From Thom Rainer’s Blog:

6 Benefits of Having a Church Staff Blog
Communicating with church members has become more and more difficult as the frequency of church attendance has waned over the past few decades. A “regular church attender” used to mean attending three times per week; now it’s three times per month.

Because of the lower frequency of attendance, there has been increased pressure to develop more ways to communicate effectively to church members. A church staff blog is one of the most efficient ways to do this.

Simple, short posts written by the church staff can be immensely helpful to church members throughout the week. Whether you’re providing information or encouragement, your church members can benefit from a church staff blog in these six ways.

1. Communicating the needs of each area of ministry. When your church staff blog on a regular basis, they have the opportunity to let the entire church know what’s going on in the ministry they lead and where they may need help. In children and student ministry, the need for volunteers is constant. In the music ministry, needs may involve a special event or service. In other ministries, the needs will vary, but they can all be communicated each week through a church staff blog.

2. Helping launch new ministries. When a church determines to launch a new ministry, a staff blog allows for space to explain the need and goals of the new ministry. Over the course of a few posts, you can answer questions, recruit team members, and cast vision to help launch new ministries in your church.

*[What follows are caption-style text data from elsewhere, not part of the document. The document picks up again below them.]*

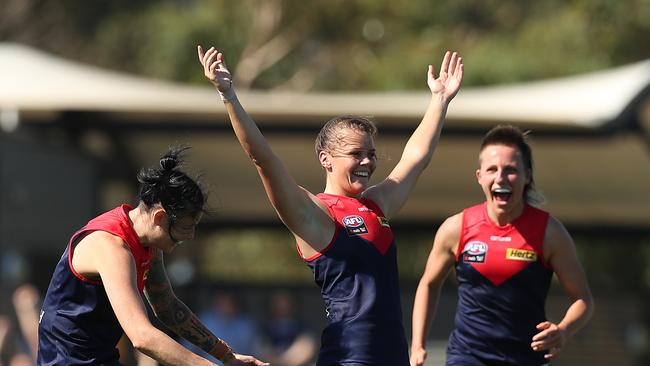 Maddi Gay celebrates with teammates after slotting a goal. Picture: Getty Images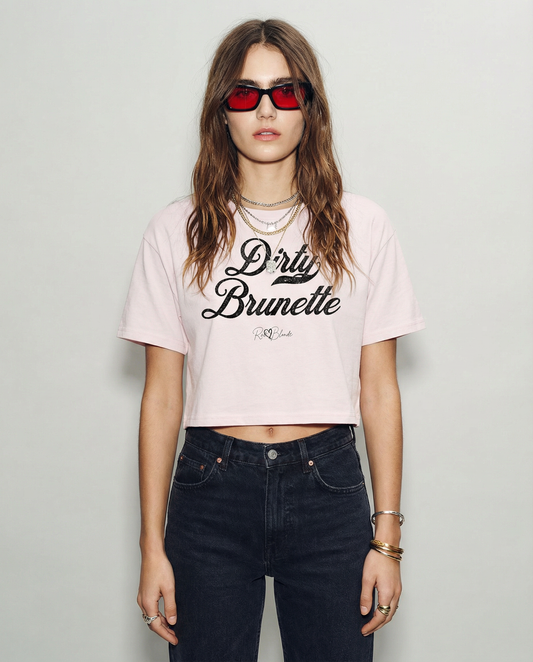 model wears brunette wears a orchard  women’s crop top featuring the phrase “Dirty Brunette” in bold, red milkstore vintage-style script across the chest. Below the phrase, the brand name “RedBlonde” is printed in a smaller, elegant handwritten font.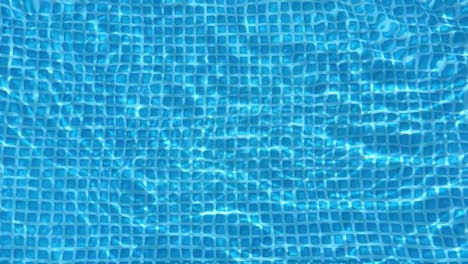 light reflecting and refracting on the rippling surface of a swimming pool creates a mesmerizing pattern on the blue tiles below, perfect for summer-themed projects
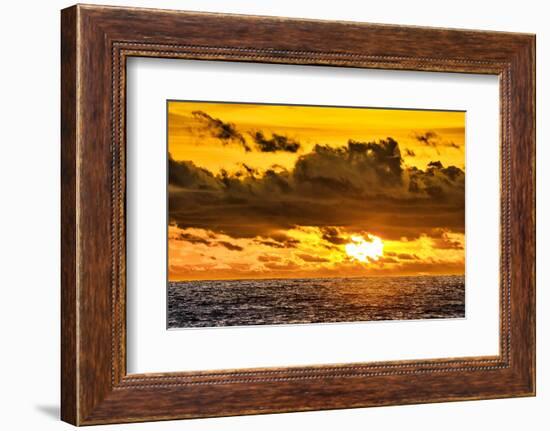 Golden light of the setting sun reflects a red glow on the beach at Pererenan Beach, Bali.-Greg Johnston-Framed Photographic Print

3. Updating members on church-wide campaigns. Churches often journey through capital campaigns or a specific season of spiritual focus. Staff blogs can track progress, give updates, and encourage further participation in these campaigns.

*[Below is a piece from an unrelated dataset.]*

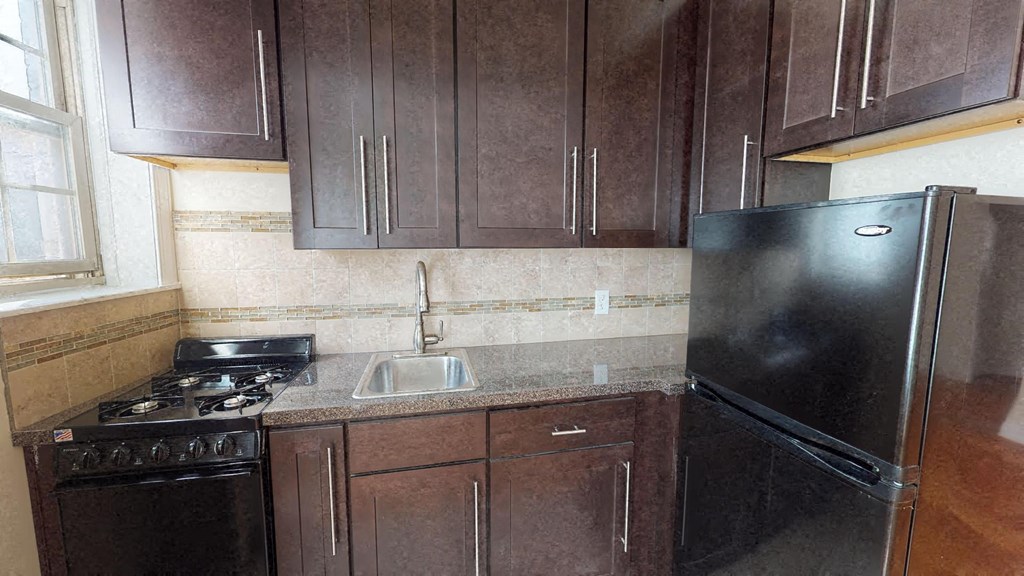 a small kitchen with a stove and a refrigerator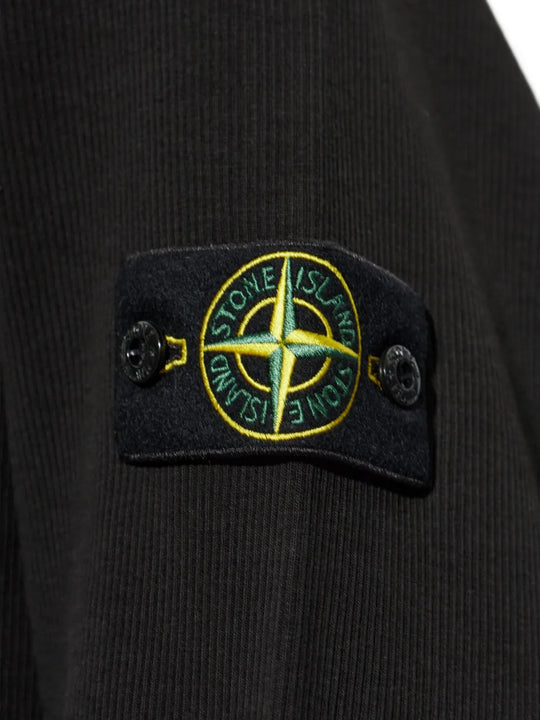Close up of Black hoodie, showing texture of the 100% cotton fabric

4. Promoting upcoming events. This might be the most obvious use of a staff blog, but it can be the biggest downside if overdone. If all your blog does is promote event after event, it becomes white noise to your members. Strategically promote events and mix this in with other content so event promotions stand out to your readers.

5. Celebrating wins. What you celebrate, you become. If you use a staff blog to celebrate what is happening in your church, it will encourage members to invest more in what is happening at your church. There is something to be said for excitement and how it motivates us toward Kingdom work. Celebrating your wins as a church only encourages involvement in what God is doing through His Church.

6. Showing how God is moving in the church. Related to the previous point, staff blogs can offer spiritual encouragement from leaders and provide an avenue to post testimonies of how God is working in the lives of church members. This is not only an encouragement to other members, but shows guests the power of the One we live for.